> Compiled and ran the code and immediately Bitdefender blocked the program and put up a "Keylogger detected" message.
Which is quite problematic because it was a false positive. You knew and wanted that program to log key presses.
That's the trouble with aggressive heuristics. Users are going to have a program that translates keyboard layouts by hooking the key presses. Or software that comes with some fancy input device.
Then the antivirus says it's a keylogger even though they know it isn't and the user is taught to expect good rather than bad things when they press "allow" against a something-is-wrong prompt.
I wouldn't call it a false positive, since it was definitely logging keys. I view it more like a sudo prompt.
From my experience there are very few legit reasons for intercepting keys, and the use cases you mentioned are better solved by implementing a device driver (which would be signed by MS).

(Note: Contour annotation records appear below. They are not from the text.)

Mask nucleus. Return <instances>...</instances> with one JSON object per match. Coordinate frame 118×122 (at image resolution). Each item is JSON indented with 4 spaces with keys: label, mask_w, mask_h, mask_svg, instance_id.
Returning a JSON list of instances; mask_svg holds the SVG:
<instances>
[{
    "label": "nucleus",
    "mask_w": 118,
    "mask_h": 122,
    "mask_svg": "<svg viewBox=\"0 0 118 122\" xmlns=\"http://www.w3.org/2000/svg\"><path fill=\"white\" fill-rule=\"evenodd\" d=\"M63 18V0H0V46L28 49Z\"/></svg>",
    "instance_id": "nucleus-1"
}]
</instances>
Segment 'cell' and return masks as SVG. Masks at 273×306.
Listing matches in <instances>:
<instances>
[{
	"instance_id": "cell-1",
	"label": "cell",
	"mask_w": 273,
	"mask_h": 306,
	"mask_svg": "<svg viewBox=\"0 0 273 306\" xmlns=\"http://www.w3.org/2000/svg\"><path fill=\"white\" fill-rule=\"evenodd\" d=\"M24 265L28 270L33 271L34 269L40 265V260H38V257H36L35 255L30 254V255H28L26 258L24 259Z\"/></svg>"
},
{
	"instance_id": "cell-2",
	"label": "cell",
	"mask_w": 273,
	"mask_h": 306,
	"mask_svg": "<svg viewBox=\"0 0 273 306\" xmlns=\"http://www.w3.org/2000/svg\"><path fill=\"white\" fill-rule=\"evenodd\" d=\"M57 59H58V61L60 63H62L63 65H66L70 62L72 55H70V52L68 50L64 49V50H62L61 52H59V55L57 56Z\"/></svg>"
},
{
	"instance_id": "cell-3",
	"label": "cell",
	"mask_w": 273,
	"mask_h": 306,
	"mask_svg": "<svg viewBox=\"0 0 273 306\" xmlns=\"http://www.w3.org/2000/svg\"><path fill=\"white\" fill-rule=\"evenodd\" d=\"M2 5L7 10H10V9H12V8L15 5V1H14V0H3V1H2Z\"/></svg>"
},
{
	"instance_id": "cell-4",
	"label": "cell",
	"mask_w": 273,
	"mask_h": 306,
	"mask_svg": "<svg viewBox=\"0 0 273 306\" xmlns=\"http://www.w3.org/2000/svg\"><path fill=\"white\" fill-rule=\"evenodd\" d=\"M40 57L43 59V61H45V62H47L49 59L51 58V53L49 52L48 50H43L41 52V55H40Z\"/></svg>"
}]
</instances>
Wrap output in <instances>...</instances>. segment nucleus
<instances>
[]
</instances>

Allowing non-elevated code to install system hooks also enlarges the attack surface, since now a malware piece can just infect your keyboard layout translator for getting keyboard access.
Me, I would like an Intent/Permission mechanism on Windows, where certain actions like keylogging or accessing other processes memory require explicit white-listing (like on Android/iOS). Currently some actions do require a certain privilege, but that privilege is granted per-user, not per-app, so it doesn't help that much.
> From my experience there are very few legit reasons for intercepting keys, and the use cases you mentioned are better solved by implementing a device driver (which would be signed by MS).
That's assuming you have control over what third parties who write the software have done, and needing to go through the expensive bureaucratic process to get a driver signed is a major reason why they wouldn't do it that way if there was any alternative.
> Allowing non-elevated code to install system hooks also enlarges the attack surface, since now a malware piece can just infect your keyboard layout translator for getting keyboard access.
But now you're not talking about antivirus anymore. Installing things is expected to require privileges. There is a huge difference between a password prompt that says "authenticate if you want to install" and a red alert that says "malware detected and blocked, override may cause fire and mayhem."
Which is especially problematic when it's done by third party antivirus because it means the vendor of whatever software is being misdetected as malware probably didn't encounter that in their testing.
> Me, I would like an Intent/Permission mechanism on Windows, where certain actions like keylogging or accessing other processes memory require explicit white-listing (like on Android/iOS). Currently some actions do require a certain privilege, but that privilege is granted per-user, not per-app, so it doesn't help that much.
Fundamentally non-technical people don't understand what they're authorizing. It doesn't matter how granular the choices you provide are if the person in front of the button doesn't understand the implications.
You have to be able to trust the software you run, which implies trusting the people who made it. And people keep trying to solve that problem centrally when it isn't a central problem. Microsoft can't tell you if you can trust your brother, or the girl you met at the computer club. They can't tell you if you can trust Lenovo or Sourceforge. Microsoft certainly can't tell you if you can trust Microsoft. You have to decide, or decide who to trust to decide for you. And if you aren't going to decide for yourself then the person you trust to decide can't be Apple or Microsoft, it needs to be someone you personally actually trust, because central gatekeepers can't be trusted not to act against your interest when it's in theirs.
That's not problematic at all. If I want the thing to run, I'll whitelist it and move on. Constant false positives would probably be a bad thing, sure, but any user advanced enough to be installing a keylogger deliberately is probably advanced enough to know the difference.
The alternative is that we don't see when a keylogger is being installed non-deliberately, and that would be worse IMO.
Which is quite problematic because it was a false positive. You knew and wanted that program to log key presses.
That's the trouble with aggressive heuristics. Users are going to have a program that translates keyboard layouts by hooking the key presses. Or software that comes with some fancy input device.
Then the antivirus says it's a keylogger even though they know it isn't and the user is taught to expect good rather than bad things when they press "allow" against a something-is-wrong prompt.